= Document section =
This reminded me, however, that there is another class of flash support in Linux that is commonly misunderstood. Linux has a MTD (Memory Technology Devices) subsystem which supports “bare flash” devices. These devices are more common on embedded systems, and basically “bare flash” is exposed flash memory that doesn’t look/act like a standard hard drive. The software above gets to access the real flash blocks and has to handle wear leveling, dealing with bad blocks and also dealing with write/erase semantics (things that the firmware would do in a hard drive-like flash disk). MTD devices don’t act like block devices and actually expose three operations: read, write, and erase. There’s a whole class of Linux filesystems built to run on top of these “bare flash” devices: YAFFS, JFFS2, LogFS, and UBIFS, and they’ve also factored out some of the common functionality used in a lot of these filesystems into a separate UBI (Unsorted Block Images) layer. But I see a lot of misunderstanding of the point of these filesystems. Many casual Linux users or observers think that these filesystems are flash-optimized regular filesystems to be used on top of hard-drive like flash devices (or CF/SD/etc.). Anyway, I see this mistake made a lot on forums and such so it came to mind after the Linux roundtable question.

= Information =

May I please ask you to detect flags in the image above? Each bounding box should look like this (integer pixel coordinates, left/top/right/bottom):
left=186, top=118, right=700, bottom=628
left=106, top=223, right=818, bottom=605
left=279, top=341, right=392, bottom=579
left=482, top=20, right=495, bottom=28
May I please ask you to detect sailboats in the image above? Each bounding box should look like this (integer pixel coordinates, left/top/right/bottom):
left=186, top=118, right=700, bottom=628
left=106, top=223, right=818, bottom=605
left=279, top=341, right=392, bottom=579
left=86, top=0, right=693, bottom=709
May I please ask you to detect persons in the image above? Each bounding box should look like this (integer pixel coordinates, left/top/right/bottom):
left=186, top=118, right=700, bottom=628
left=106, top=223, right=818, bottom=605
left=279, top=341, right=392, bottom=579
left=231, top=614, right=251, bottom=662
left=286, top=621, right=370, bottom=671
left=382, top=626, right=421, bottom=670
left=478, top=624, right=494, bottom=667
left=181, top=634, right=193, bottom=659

= Task goal =
List every Linux filesystem that the text on Linux flash support names as built to run on top of "bare flash" devices.

= Answer space =
YAFFS, JFFS2, LogFS, UBIFS